His grip tightens slightly. Not enough to hurt. Enough to remind me he's there.

"You keep going down this road…" he murmurs, "there's no coming back."

He might be right. The problem is, I don't think I want to come back.

I stopped once and lived a life of lies.

Lived the life I was told would keep me safe.

I suppress a small laugh. Look where it got me.

I almost got killed, while I never really lived.

Razor might have had his flaws, and yes, let's be honest, he was a pedophile, but in the nearly two years I was with him, I had more fun than I had in the last six years.

There has to be a middle ground here somewhere, right? I just have to find it.

I tilt my head, study him. "You didn't come back. Do you regret it?"

I already know the answer. It's written all over him. Even before the word exits his mouth. "No."

Of course not.

"Then don't sell it like it's a warning," I chastise softly. "Sell it like it's the truth."

Something shifts in his eyes. Darkens. Tightens. His other hand lifts, brushing a piece of hair away from my face. The touch is gentle. Too gentle for a man like him. My breath catches. I hate that it does. I hate that I don't move. I hate that I want him to do it again.
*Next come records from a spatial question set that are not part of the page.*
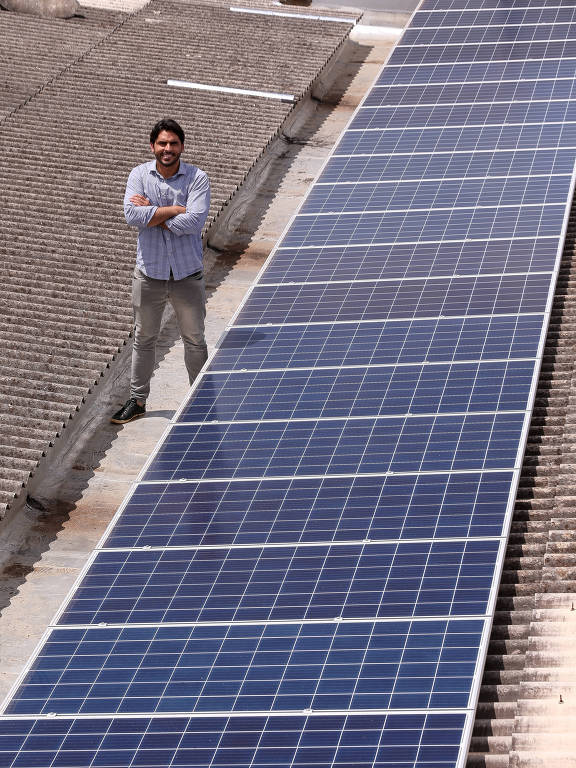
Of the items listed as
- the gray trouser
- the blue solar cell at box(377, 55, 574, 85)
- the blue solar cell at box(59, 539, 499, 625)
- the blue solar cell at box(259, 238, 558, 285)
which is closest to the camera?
the blue solar cell at box(59, 539, 499, 625)

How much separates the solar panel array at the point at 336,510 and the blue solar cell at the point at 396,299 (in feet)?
0.11

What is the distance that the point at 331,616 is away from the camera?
40.9 ft

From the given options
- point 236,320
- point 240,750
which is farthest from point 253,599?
point 236,320

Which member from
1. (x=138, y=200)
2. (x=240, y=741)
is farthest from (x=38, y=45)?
(x=240, y=741)

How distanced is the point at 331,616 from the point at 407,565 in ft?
2.70

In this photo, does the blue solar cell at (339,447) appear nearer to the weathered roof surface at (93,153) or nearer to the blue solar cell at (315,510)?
the blue solar cell at (315,510)

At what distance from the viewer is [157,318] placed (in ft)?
57.6

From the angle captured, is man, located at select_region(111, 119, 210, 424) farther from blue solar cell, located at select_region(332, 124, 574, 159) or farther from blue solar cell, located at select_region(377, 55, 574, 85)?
blue solar cell, located at select_region(377, 55, 574, 85)

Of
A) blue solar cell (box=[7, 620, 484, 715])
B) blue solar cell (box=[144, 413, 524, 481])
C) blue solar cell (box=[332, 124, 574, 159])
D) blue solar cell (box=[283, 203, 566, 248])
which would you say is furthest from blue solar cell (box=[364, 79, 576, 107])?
blue solar cell (box=[7, 620, 484, 715])

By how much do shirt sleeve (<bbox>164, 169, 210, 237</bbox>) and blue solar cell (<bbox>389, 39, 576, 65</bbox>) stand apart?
29.4 ft

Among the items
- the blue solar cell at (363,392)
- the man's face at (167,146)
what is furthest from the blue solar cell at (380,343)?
the man's face at (167,146)

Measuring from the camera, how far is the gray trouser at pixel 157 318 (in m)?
17.4

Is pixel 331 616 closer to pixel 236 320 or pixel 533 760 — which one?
pixel 533 760

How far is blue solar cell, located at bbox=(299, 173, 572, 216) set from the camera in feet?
64.2
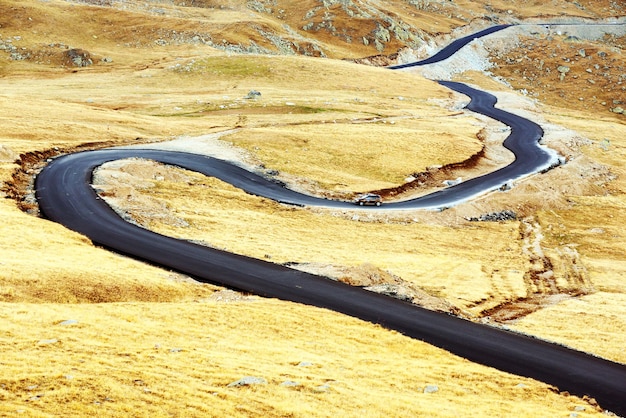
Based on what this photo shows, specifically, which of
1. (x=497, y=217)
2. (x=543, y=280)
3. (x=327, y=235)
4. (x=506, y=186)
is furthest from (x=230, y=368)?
(x=506, y=186)

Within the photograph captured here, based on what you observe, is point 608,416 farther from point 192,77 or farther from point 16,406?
point 192,77

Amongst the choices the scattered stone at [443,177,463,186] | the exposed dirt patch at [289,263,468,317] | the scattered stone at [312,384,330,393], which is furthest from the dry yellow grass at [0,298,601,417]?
the scattered stone at [443,177,463,186]

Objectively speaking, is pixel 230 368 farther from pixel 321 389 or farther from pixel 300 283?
pixel 300 283

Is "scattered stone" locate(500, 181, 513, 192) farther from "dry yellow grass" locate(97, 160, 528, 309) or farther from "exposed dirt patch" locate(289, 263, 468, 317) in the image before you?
"exposed dirt patch" locate(289, 263, 468, 317)

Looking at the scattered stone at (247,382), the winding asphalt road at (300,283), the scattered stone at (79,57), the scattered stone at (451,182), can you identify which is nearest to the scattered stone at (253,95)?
the winding asphalt road at (300,283)

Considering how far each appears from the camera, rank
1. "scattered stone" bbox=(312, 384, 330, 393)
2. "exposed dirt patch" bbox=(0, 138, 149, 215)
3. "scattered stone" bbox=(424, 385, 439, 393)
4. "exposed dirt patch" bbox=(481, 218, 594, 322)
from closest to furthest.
→ 1. "scattered stone" bbox=(312, 384, 330, 393)
2. "scattered stone" bbox=(424, 385, 439, 393)
3. "exposed dirt patch" bbox=(481, 218, 594, 322)
4. "exposed dirt patch" bbox=(0, 138, 149, 215)

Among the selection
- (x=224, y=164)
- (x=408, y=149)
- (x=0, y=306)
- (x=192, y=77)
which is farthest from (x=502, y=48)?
(x=0, y=306)

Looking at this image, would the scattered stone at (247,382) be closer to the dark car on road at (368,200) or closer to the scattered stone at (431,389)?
the scattered stone at (431,389)
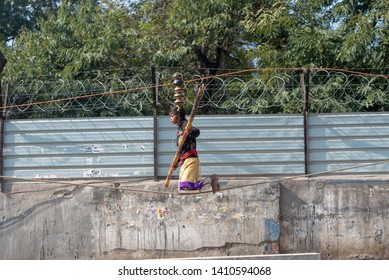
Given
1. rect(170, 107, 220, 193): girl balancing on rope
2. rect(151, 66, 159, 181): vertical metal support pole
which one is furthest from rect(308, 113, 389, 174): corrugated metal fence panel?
rect(170, 107, 220, 193): girl balancing on rope

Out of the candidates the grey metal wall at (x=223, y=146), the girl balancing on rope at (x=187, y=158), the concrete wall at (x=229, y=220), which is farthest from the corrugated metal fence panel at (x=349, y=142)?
the girl balancing on rope at (x=187, y=158)

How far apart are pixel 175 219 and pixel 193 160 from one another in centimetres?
223

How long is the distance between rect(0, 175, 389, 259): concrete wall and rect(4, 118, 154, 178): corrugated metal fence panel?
0.29m

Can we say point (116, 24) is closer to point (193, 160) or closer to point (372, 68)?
point (372, 68)

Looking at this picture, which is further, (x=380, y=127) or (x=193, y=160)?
(x=380, y=127)

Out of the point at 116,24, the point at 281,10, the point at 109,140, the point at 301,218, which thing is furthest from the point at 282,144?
the point at 116,24

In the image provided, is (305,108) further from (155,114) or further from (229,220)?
(155,114)

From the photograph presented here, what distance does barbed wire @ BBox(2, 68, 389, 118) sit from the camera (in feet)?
35.6

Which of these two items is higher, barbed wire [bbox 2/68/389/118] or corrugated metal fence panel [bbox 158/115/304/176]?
barbed wire [bbox 2/68/389/118]

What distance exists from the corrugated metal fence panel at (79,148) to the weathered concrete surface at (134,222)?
0.25m

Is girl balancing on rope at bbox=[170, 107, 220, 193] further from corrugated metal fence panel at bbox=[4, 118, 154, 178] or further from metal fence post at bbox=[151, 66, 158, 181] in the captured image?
corrugated metal fence panel at bbox=[4, 118, 154, 178]

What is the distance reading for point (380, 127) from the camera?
10.3 metres

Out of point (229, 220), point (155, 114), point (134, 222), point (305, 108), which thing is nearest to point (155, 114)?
point (155, 114)

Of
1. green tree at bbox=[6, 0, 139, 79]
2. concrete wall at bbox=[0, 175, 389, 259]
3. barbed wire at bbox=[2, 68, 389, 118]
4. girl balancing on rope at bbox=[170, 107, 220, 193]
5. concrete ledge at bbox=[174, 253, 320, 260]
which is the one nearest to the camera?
girl balancing on rope at bbox=[170, 107, 220, 193]
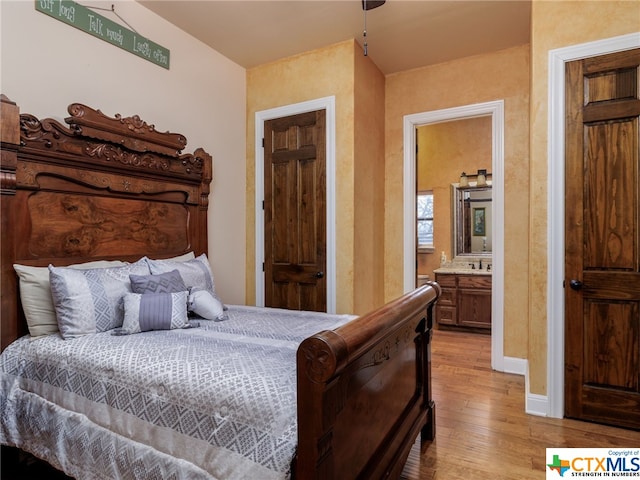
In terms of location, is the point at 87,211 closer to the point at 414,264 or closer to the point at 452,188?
the point at 414,264

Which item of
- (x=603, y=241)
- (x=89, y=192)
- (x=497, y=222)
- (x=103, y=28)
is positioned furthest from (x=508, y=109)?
(x=89, y=192)

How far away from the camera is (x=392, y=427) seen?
1.76 m

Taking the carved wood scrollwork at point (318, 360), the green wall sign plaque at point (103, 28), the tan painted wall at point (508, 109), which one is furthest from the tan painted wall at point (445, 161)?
the carved wood scrollwork at point (318, 360)

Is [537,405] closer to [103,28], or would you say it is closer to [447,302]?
[447,302]

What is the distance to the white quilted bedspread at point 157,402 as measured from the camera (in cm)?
121

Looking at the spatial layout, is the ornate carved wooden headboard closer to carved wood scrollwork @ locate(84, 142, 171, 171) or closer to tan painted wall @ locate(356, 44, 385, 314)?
carved wood scrollwork @ locate(84, 142, 171, 171)

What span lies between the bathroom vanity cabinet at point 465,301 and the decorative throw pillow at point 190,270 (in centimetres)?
333

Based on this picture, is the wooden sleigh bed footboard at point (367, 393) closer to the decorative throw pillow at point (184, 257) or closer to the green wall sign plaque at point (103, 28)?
the decorative throw pillow at point (184, 257)

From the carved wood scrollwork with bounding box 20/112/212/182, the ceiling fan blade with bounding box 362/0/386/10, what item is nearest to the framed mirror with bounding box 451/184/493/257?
the ceiling fan blade with bounding box 362/0/386/10

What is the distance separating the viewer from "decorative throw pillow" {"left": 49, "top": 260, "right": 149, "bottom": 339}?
191 cm

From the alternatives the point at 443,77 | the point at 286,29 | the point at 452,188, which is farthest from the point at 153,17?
the point at 452,188

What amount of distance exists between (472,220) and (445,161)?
3.07 ft

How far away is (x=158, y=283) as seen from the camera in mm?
2229

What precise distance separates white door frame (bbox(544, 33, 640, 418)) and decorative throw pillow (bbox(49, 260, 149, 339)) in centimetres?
271
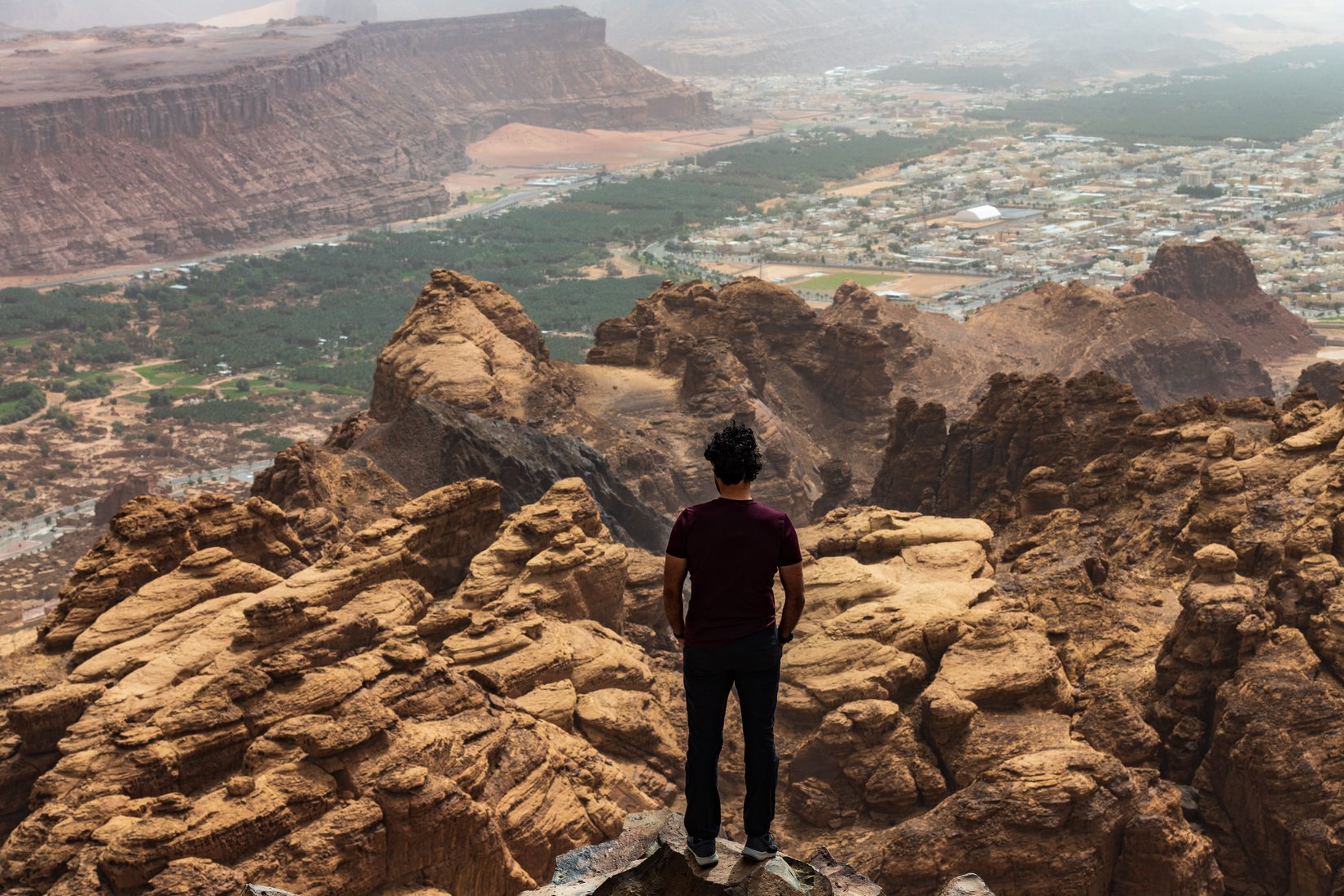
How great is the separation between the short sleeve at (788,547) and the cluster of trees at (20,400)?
399 ft

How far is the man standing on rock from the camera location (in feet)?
57.1

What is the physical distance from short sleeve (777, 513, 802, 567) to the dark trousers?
0.74 meters

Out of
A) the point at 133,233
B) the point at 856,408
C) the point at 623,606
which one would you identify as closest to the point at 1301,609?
the point at 623,606

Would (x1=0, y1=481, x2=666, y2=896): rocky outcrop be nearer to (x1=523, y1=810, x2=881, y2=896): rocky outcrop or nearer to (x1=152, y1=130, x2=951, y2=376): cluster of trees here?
(x1=523, y1=810, x2=881, y2=896): rocky outcrop

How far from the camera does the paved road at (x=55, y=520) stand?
95.0 m

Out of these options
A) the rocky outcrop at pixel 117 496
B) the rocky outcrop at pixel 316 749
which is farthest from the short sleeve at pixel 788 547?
the rocky outcrop at pixel 117 496

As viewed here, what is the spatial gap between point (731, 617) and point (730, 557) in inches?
24.5

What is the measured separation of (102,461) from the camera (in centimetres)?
11675

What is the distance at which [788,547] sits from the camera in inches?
688

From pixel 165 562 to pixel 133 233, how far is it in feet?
563

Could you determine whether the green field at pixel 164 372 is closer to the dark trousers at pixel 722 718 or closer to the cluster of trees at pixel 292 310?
the cluster of trees at pixel 292 310

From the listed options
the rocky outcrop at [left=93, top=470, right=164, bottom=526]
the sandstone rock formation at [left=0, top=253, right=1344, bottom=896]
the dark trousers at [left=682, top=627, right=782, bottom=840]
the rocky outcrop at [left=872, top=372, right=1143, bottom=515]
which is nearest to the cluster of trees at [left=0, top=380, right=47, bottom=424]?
the rocky outcrop at [left=93, top=470, right=164, bottom=526]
"I should stop this," he says, looking thoughtful.

"Then stop." I give him the out.

I even mean it. Maybe.

He doesn't take it. Neither do I. The space between us disappears.

I can feel the heat of him now. The weight of his presence.

The pull. God, the pull. My lips part before I can stop them.

And for a second—just one—I forget everything.

Pete. Grief. Right and wrong. All of it.

There's only this. Him. Us. And how easy it would be to lean forward that last inch.

His breath shifts. So does mine. He pulls back.

Not far. Just enough to break it. The loss of that almost-contact hits harder than it should.

"Not like this," he mutters.

Confusion flares, sharp and immediate. "Like what?"

"While you're still bleeding," he states quietly. "Even if you don't see it."

The words land like a slap. My chest tightens. For a split second, something cracks. Something raw. Vulnerable. I hate it. I shut it down immediately. "You don't get to decide what I feel."

"No," he agrees. His thumb brushes once over my cheek before he drops it. The absence of his touch is immediate. Cold. "But I decide what I take."

Of course he does. Control. Power. That's who he is. A different silence stretches before he puts more distance between us and steps back. Like none of that just happened. Like I didn't almost…

I shove the thought down hard.

"Again," he commands, nodding toward the target.

Like this is just training. Like my world didn't just tilt on its axis—again.

Like I didn't just give in to some deeper animal impulse inside me.

I stare at him for a long moment, trying to understand him.

Trying to understand myself. Trying to figure out if he'd just been a gentleman or an ass.

I turn away. Because that's safer. Because if I keep looking at him, I might do something I can't take back. "Give me the Desert Eagle."

The words come out sharp. Not a request. A demand.